Your goal:
Begin at the line that contains "From the bus" and continue through the last line of the listing, reproducing each line as an item in a numbered list and leaving out blank lines.

-*-*-

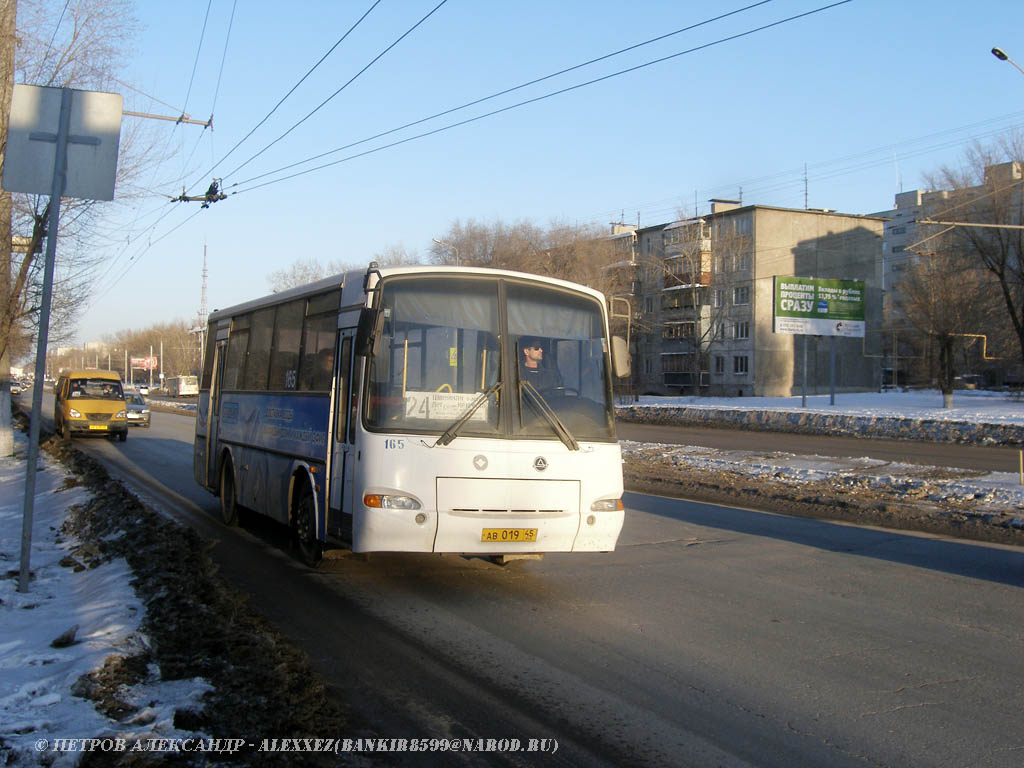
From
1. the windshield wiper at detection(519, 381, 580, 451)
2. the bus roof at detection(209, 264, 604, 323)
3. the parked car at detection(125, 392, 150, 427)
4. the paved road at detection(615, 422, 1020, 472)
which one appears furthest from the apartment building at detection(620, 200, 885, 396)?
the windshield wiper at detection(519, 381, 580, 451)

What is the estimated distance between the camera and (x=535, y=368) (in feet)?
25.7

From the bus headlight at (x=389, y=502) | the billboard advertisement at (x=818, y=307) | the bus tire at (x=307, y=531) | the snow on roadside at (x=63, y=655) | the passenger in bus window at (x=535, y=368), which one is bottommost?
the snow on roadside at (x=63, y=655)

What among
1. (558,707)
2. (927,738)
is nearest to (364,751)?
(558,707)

-*-*-

Answer to this exercise:
1. From the bus headlight at (x=389, y=502) | the billboard advertisement at (x=818, y=307) | the bus tire at (x=307, y=531) | the snow on roadside at (x=63, y=655) | the passenger in bus window at (x=535, y=368), which one is bottommost?
2. the snow on roadside at (x=63, y=655)
3. What among
4. 1. (558,707)
5. 2. (927,738)
6. is nearest to (364,751)?
7. (558,707)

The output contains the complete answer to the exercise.